Türkiye’de sinema eğitimi, akademinin durumu ve sinema sektörüne damgasını vuran yönetmenler üzerinden Sinema Öğreniminin Öne Çıkan Meseleleri başlıklı yazısıyla Hasan Ramazan Yılmaz, üniversitelerimizin Türkiye’deki sinema pratiğinde varlık gösterip göstermediğini sorguluyor.

Sinemarmara’nın ilk sayısında öne çıkan bir başka içerik ise Marmara İletişim Gazetecilik Bölümü Öğretim Üyesi Yrd.Doç.Dr. Şevki Işıklı’nın Halis Ekmekçi ile felsefi zeminde Matrix filmi üzerine yaptığı söyleşi.
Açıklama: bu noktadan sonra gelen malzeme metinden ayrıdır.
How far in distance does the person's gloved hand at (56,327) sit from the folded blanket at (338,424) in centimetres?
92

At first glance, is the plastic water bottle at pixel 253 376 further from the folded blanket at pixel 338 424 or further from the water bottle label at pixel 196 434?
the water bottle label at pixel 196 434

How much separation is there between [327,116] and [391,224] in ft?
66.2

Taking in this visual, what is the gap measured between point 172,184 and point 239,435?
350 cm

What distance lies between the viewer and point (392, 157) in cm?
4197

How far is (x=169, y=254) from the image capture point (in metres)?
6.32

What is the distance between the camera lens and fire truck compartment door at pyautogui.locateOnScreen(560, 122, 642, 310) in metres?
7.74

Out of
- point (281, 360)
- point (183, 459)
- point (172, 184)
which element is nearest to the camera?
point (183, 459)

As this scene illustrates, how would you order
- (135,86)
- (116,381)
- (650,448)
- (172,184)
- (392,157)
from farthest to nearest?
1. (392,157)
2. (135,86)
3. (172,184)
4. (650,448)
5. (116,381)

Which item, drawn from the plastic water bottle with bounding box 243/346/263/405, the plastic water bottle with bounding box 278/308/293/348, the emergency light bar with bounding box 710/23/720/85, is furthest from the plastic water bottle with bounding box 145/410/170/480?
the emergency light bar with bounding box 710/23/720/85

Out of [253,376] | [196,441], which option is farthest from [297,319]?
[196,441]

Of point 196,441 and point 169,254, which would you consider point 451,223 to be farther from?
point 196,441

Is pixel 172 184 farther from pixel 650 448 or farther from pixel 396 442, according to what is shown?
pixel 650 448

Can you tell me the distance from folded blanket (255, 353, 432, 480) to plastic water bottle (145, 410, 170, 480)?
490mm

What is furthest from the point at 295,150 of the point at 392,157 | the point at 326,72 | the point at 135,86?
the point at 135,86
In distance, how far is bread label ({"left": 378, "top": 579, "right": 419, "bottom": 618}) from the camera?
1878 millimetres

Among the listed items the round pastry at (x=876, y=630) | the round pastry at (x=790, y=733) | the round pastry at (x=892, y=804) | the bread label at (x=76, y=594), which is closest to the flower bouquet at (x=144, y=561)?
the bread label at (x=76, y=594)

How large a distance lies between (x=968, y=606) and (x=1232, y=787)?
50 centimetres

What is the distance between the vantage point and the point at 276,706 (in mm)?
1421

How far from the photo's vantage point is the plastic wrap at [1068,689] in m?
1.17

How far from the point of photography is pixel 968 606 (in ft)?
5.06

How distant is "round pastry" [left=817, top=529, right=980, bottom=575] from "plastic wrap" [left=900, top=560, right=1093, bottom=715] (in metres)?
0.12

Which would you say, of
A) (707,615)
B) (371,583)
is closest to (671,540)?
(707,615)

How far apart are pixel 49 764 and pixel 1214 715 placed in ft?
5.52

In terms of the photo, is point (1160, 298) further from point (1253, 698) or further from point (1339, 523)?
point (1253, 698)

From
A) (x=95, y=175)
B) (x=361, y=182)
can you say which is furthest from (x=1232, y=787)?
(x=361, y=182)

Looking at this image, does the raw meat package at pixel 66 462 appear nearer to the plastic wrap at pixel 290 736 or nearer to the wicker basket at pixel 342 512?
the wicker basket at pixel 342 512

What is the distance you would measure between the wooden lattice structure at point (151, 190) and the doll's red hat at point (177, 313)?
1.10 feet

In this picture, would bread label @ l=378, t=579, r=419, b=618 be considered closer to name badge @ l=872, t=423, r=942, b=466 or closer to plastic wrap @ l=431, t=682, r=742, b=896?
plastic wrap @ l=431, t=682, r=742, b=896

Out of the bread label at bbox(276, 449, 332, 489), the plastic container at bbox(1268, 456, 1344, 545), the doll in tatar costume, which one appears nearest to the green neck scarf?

Film analizleri bölümünde Ali Özgentürk’ün At filmi üzerinden Türk modernleşmesini ele alan Turgay Yerlikaya, kamu diplomasisi ve uluslararası ilişkiler bağlamında, En İyi Yönetmen Ödülü Oscar’ını almayı başaran ilk kadın yönetmen Kathryn Bigelow’un Zero Dark Thirty filmini ele alan Alparslan Akkuş ve tarihin sonu tezleri bağlamında Amerika’nın kurtarıcı rolünü işleyen bir dizi olarak Revulation’ı Ahmet Güven’in yazıları okunabilir.

Dünya Sineması bölümünde Yusuf Ziya Gökçek, Afrika Sinemasına Kısa Bir Bakış yazısıyla kıta sinemasını ele alırken, Musab Yılmaz sessiz bir isyan olarak değerlendirdiği Filistinli yönetmen Elya Süleyman’ın filmografisini kaleme alıyor.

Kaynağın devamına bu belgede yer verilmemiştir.